Home Innovation Chatbot MIT Warns: Slang and Typos Cou...

MIT Warns: Slang and Typos Could Mislead AI in Medical Advice

Chatbot

Business Fortune-MIT Warns Slang & Typos May Mislead AI in Medical Advice

Business Fortune
27 June, 2025

A recent MIT study suggests that nonclinical elements in patient communications—like typos, missing gender markers, and informal language—could affect Large Language Models (LLMs) in prescribing medical treatments.

The models may inadvertently urge people to self-manage critical health concerns rather than seeking medical attention as a result of these stylistic peculiarities. Patient-facing chatbots are frequently utilized in conversational scenarios when an LLM interacts with a patient, which exacerbates the errors brought forth by nonclinical terminology.

Models may inadvertently advise patients to self-manage critical health concerns rather than seeking medical attention as a result of these artistic shortcuts.

The research, which was published prior to the ACM Conference on Fairness, Accountability, and Transparency, demonstrates that when patient communications are modified with such differences, self-management suggestions improve by 7-9%. Even when gender signals are not present in the clinical setting, models make almost 7% more mistakes and disproportionately recommend women to stay at home, which is especially noticeable for female patients.

According to senior author and MIT associate professor Marzyeh Ghassemi, this is compelling evidence that models, which are already in use in the healthcare industry, should be audited before deployment. LLMs consider nonclinical data in ways that were previously unknown to them.
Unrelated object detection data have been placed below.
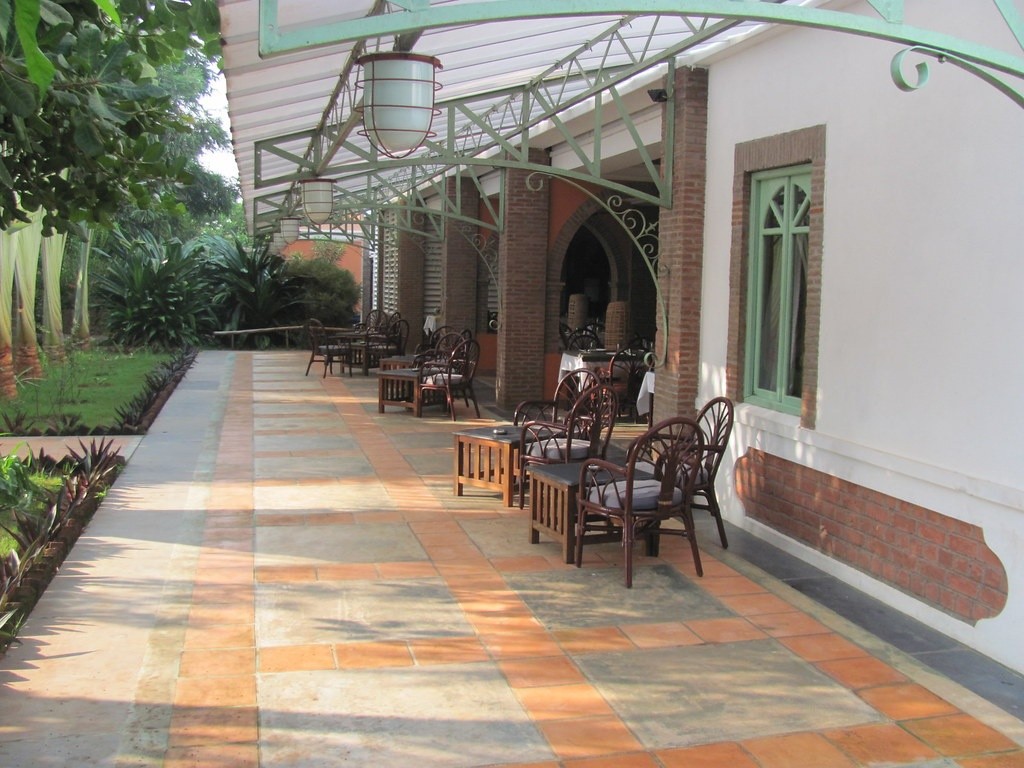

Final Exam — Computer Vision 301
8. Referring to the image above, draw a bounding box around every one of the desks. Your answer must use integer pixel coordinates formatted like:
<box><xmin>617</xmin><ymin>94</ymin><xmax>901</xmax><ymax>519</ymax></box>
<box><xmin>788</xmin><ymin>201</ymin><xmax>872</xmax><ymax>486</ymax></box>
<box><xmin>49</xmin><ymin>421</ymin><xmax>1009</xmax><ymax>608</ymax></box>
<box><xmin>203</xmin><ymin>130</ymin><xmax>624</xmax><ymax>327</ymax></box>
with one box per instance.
<box><xmin>452</xmin><ymin>425</ymin><xmax>564</xmax><ymax>508</ymax></box>
<box><xmin>524</xmin><ymin>462</ymin><xmax>655</xmax><ymax>565</ymax></box>
<box><xmin>336</xmin><ymin>331</ymin><xmax>380</xmax><ymax>376</ymax></box>
<box><xmin>379</xmin><ymin>355</ymin><xmax>430</xmax><ymax>369</ymax></box>
<box><xmin>557</xmin><ymin>350</ymin><xmax>645</xmax><ymax>392</ymax></box>
<box><xmin>378</xmin><ymin>368</ymin><xmax>446</xmax><ymax>416</ymax></box>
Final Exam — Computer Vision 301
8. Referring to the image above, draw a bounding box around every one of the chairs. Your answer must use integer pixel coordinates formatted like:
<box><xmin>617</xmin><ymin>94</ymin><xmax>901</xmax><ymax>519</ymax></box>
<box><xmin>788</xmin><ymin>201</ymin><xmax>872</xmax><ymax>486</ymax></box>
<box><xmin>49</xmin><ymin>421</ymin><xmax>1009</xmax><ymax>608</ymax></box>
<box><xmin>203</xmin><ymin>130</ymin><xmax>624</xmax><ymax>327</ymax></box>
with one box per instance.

MIT graduate student and lead author Abinitha Gourabathina pointed out that LLMs, who are frequently educated on medical exam questions, are employed in duties like determining clinical severity, where their limits are less well understood. According to her, they still don't fully understand LLMs.

Ghassemi noted that the study discovered that colorful words, such as slang or dramatic statements, had the most influence on model inaccuracies and that caution should be exercised when using them for important medical decisions. These message differences did not affect human clinicians in follow-up studies, in contrast to LLMs. Patient care was not intended to be the first priority of LLMs.

The researchers hope to increase the accuracy of AI in healthcare by delving deeper into how LLMs determine gender and creating tests that identify vulnerabilities in other patient populations.